- [Source document]
Saramago, José
José Saramago
BORN: 1922, Azinhaga, Portugal
NATIONALITY: Portuguese
GENRE: Novels, drama
MAJOR WORKS:
The Year of the Death of Ricardo Reis (1984)
The Stone Raft (1986)
Blindness (1995)
All the Names (1997)
The Double (2004)
Seeing (2006)
Overview
José Saramago is a Portuguese author of fiction, poetry, plays, and essays. An accomplished writer and storyteller, he is most highly regarded for his novels, which vary in theme and subject matter and tend to explore the values and priorities in modern society. Saramago, an outspoken Communist and atheist, is known as the voice of the common person, a role he undertakes with newspaper and radio commentaries as well as in his fiction. He is the first Portuguese-language author to win the Nobel Prize in Literature.
Works in Biographical and Historical Context
A “Wild Radish” of Portugal José Saramago was born on November 16, 1922, to José de Sousa and Maria de Piedade in the provincial town of Azinhaga, Portugal. “Saramago,” which is Portuguese for “wild radish,” was actually a nickname of his father's family, and it was accidentally included in his name in the registry of births. In 1924, the family moved from the province to the city of Lisbon, which gave Saramago the rare opportunity to receive an education. While in school, where he excelled in all of his subjects, he made time for his grandfather's farm back in Azinhaga, helping to take care of the land. After attending Lisbon's grammar schools, unfortunately, Saramago was forced to drop out due to the family's dwindling finances.
During his teen years, Saramago attended a technical school for mechanics that offered other academic courses on the side. Saramago took full advantage of the opportunity and studied literature and French with the aim of mastering the art of literary translator. Though he never finished formal schooling, he later obtained several honorary doctorates from various universities.
In 1944, Saramago met Ilda Reis, one of Portugal's best engravers, and they had one daughter, Violante. While working mechanical jobs, he wrote and published a short novel, Land of Sin. He later traded in his mechanical jobs and worked as an editor for a small Lisbon newspaper. When he lost his job, he turned to translating French manuscripts, and it was not long before he returned to writing his own stories.
Literary Success In 1977, Saramago published what he considers to be his first novel, Manual of Painting and Calligraphy. This was followed by two more books in quick succession: Quasi Objects (1978) and Raised from the Ground (1980). Raised from the Ground was well received in literary circles and in the press, earning Saramago some degree of recognition. His 1982 novel, Memorial do convento translated into English as Baltasarand Blimunda, was the first of his works to be translated and is often ranked foremost among his artistic triumphs.

- [Exercises to complete]
a) According to the José Saramago entry, what does the Portuguese word "saramago" mean?
b) Output the passage of the José Saramago entry between "The Stone Raft" and "Prize in Literature.", inclusive.
c) Continue the José Saramago biography, starting right after its last sentence.

- [Source data]
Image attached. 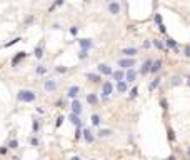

- [Set of answers]
a) Wild radish.

b)
The Stone Raft (1986)
Blindness (1995)
All the Names (1997)
The Double (2004)
Seeing (2006)
Overview
José Saramago is a Portuguese author of fiction, poetry, plays, and essays. An accomplished writer and storyteller, he is most highly regarded for his novels, which vary in theme and subject matter and tend to explore the values and priorities in modern society. Saramago, an outspoken Communist and atheist, is known as the voice of the common person, a role he undertakes with newspaper and radio commentaries as well as in his fiction. He is the first Portuguese-language author to win the Nobel Prize in Literature.

c)
During the 1980s, Saramago dedicated his time to several more novels: The Year of the Death of Ricardo Reis released in 1984, The Stone Raft (1986), and The History of the Siege of Lisbon (1989).
Offending the Church In 1991, Saramago published The Gospel According to Jesus Christ, a novel that was condemned by the Catholic Church. Portugual's conservative government contested the novel's entry into the running for the European Literary Prize under the pretext that the book was offensive to Catholics. Saramago and his second wife, whom he married in 1988, left Lisbon and moved to Lanzarote in the Canary Islands. In 1995, he published the novel Blindness and in 1997 All the Names. His hard work and perseverance paid big dividends as he went on to win several awards, including the Nobel Prize in Literature in 1998, cementing his reputation as one of Europe's most highly regarded literary figures.
Works in Literary Context
Although Portuguese is spoken in three continents by between 140 million and 200 million people, Saramago was the first writer in that language to win the Nobel Prize in Literature. In 1998, the Nobel Committee presented the award to the seventy-four-year-old Saramago, “who with parables sustained by imagination, compassion and irony continually enables us once again to apprehend an elusory reality,” according to the official Nobel Foundation Web site.
Free-Flowing Prose
With his engaging storytelling and a unique style of writing, Saramago has carved himself a niche as one of Europe's most important literary figures. Saramago uses a distinctive narrative voice that is undeniably his own. Stylistically, he uses run-on sentences and pages of endless paragraphs, refusing to follow conventional rules of punctuation. Thematically, he balances dread and hope and portrays human resilience amid unbearable misery.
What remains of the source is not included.